2. Principal-agent problem: While learners are usually the final programme beneficiaries, they are often too remote from the interventions and / or are too young to be reliable respondents. Officials (e.g. teachers) are thus called on to speak on behalf of learners. What results is a type of principal-agent problem, where the principal (learner) has no say in ensuring that the agent (teachers) responds in their best interests.
3. Resistance: Educators are often understandably resistant to any interference or observation in their work – a view reinforced by the protective stance frequently adopted by teacher unions – and might simply give the expected response to avoid deeper scrutiny of their work.
4. Confidentiality: Despite researchers’ best attempts to assure respondents that answers are recorded anonymously, respondents are often still weary of expressing negative or controversial opinions, fearing that such opinions might have repercussions for them or their school.
5. Social desirability bias: Respondents often tell interviewers the answer that they think researchers want to hear or what they believe is socially expected of them. This bias is the result of the human nature to please and conform, and hence affects virtually all surveys regardless of context. However the factors mentioned in the preceding points make educational research particular susceptible to this bias.
A large number of other general response biases are observed across contexts. For descriptions of commonly observed response biases and potential resolutions, see https://measuringu.com/survey-biases/ or https://psychologenie.com/types-of-response-bias-explained-with-examples.
So what can we do about this?
There are two main ways that these challenges can be avoided or at least, mitigated.
1. Improve survey-based data collection: Effective research and questionnaire design can significantly improve the quality of data collected. For example:
- Question wording and sequencing should assure respondents of anonymity.
- Questions should whenever possible be verifiable rather than purely subjective, and interviewers should ask for documentary evidence in such cases.
- Questions can be subtly repeated with amended wording to verify responses.
- Fieldworkers should be trained to be aware of potential biases.
- Interviews should conducted at a time that reduces the risk of biases. For example, interviews should typically be conducted as soon as possible after the programme to avoid the tendency towards selective memory or recall bias.
2. Lessen reliance on perception data: In many cases, weaknesses of perception-based data can never be fully overcome, and as such other research designs, tools and data sources need to be used to supplement the interview data. In this regard it is important to:
Place greater value on results from more objective measures (such as learner or teacher assessments, classroom observation or learner workbook analysis).

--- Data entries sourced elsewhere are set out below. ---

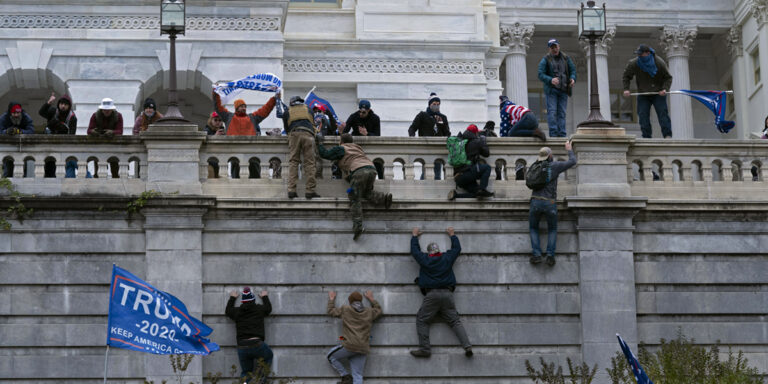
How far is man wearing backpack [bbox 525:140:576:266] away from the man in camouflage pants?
107 inches

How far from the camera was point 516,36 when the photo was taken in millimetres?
60406

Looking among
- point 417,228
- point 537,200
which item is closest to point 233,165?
point 417,228

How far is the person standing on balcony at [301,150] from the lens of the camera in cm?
3082

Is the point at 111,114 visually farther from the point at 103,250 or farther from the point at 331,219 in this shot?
the point at 331,219

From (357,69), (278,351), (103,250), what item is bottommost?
(278,351)

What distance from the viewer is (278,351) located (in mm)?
30062

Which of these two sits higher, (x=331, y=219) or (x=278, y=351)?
(x=331, y=219)

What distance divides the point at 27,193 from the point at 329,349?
248 inches

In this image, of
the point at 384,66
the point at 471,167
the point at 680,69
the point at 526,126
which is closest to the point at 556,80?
the point at 526,126

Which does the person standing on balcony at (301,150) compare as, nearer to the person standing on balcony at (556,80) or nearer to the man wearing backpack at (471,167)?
the man wearing backpack at (471,167)

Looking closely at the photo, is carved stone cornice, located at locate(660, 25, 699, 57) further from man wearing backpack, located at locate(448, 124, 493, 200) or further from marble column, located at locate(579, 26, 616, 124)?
man wearing backpack, located at locate(448, 124, 493, 200)

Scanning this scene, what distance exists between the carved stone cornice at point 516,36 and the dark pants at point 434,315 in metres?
30.8

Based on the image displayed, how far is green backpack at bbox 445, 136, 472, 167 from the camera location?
31.1 metres

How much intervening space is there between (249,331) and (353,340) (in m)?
1.89
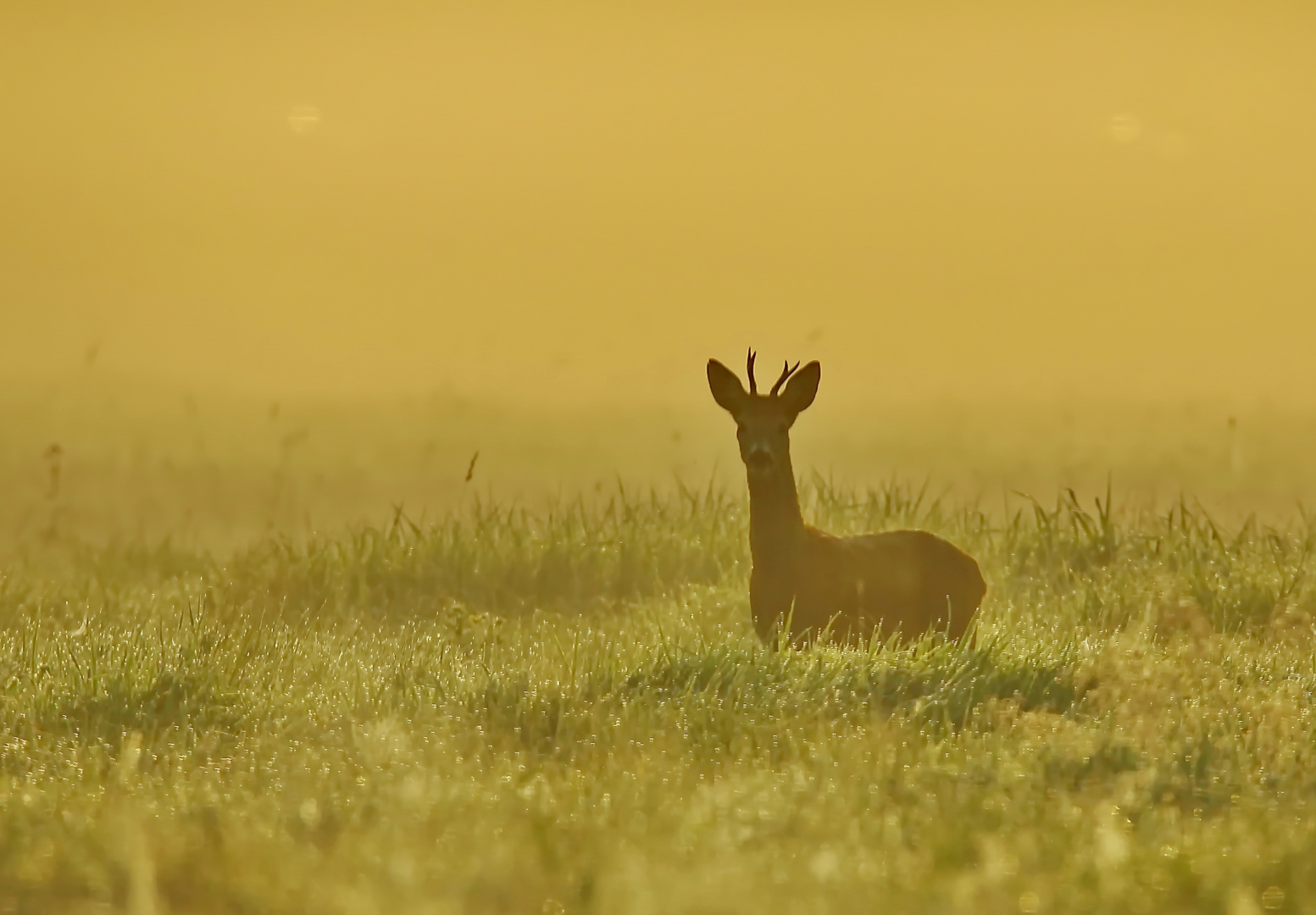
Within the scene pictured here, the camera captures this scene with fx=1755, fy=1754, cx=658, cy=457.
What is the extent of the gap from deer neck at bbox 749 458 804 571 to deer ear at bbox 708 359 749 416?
0.38 meters

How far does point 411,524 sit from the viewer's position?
11.8 meters

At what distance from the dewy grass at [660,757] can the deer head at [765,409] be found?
0.94 meters

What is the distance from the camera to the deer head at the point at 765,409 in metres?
8.09

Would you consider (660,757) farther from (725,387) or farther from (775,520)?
(725,387)

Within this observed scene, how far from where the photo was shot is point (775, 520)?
822cm

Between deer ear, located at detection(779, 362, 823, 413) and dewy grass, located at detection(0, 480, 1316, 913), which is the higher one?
deer ear, located at detection(779, 362, 823, 413)

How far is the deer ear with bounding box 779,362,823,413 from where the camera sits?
8.23 m

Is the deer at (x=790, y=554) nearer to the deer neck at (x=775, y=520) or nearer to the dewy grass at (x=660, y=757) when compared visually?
the deer neck at (x=775, y=520)

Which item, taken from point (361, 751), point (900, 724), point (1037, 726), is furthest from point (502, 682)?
point (1037, 726)

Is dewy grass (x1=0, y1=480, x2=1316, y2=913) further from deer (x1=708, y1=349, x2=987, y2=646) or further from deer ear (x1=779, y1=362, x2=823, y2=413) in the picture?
deer ear (x1=779, y1=362, x2=823, y2=413)

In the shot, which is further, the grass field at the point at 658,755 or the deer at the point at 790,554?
the deer at the point at 790,554

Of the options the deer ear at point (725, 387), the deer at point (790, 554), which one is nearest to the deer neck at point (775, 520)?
the deer at point (790, 554)

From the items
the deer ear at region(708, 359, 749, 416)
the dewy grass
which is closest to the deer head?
the deer ear at region(708, 359, 749, 416)

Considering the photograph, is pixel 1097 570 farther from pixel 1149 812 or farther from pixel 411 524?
pixel 1149 812
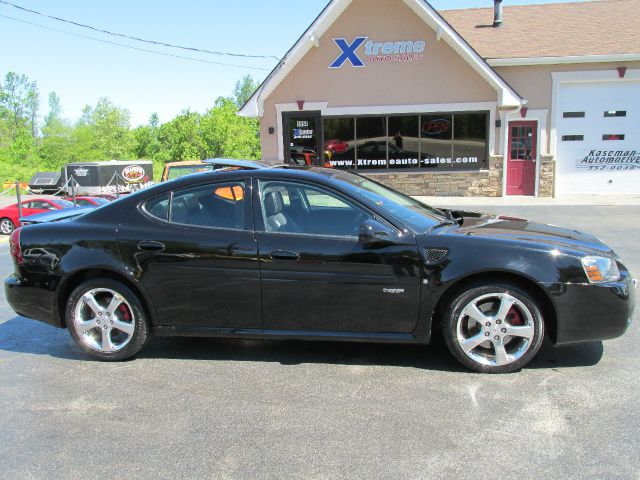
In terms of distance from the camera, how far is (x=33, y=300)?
4496 mm

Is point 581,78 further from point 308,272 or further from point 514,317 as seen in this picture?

Implement rigorous research designs (for example randomised controlled trials or quasi-experimental designs).
Develop evaluation frameworks at the outset of programmes that allow for the most appropriate research design and data sources to be used.
Depending on the situation, the above solutions can be pursued independently or jointly to improve the quality of research.
Perception data can be useful and valuable in its own right. However, this type of data collection suffers from a number of serious weaknesses that can lead to misguided conclusions being drawn about the impact of important development programmes. Given the amount of resources expended on such programmes and the critically important roles they can play in people’s lives, the use of appropriate designs and techniques is essential if we are to form a real understanding of what works and what doesn’t.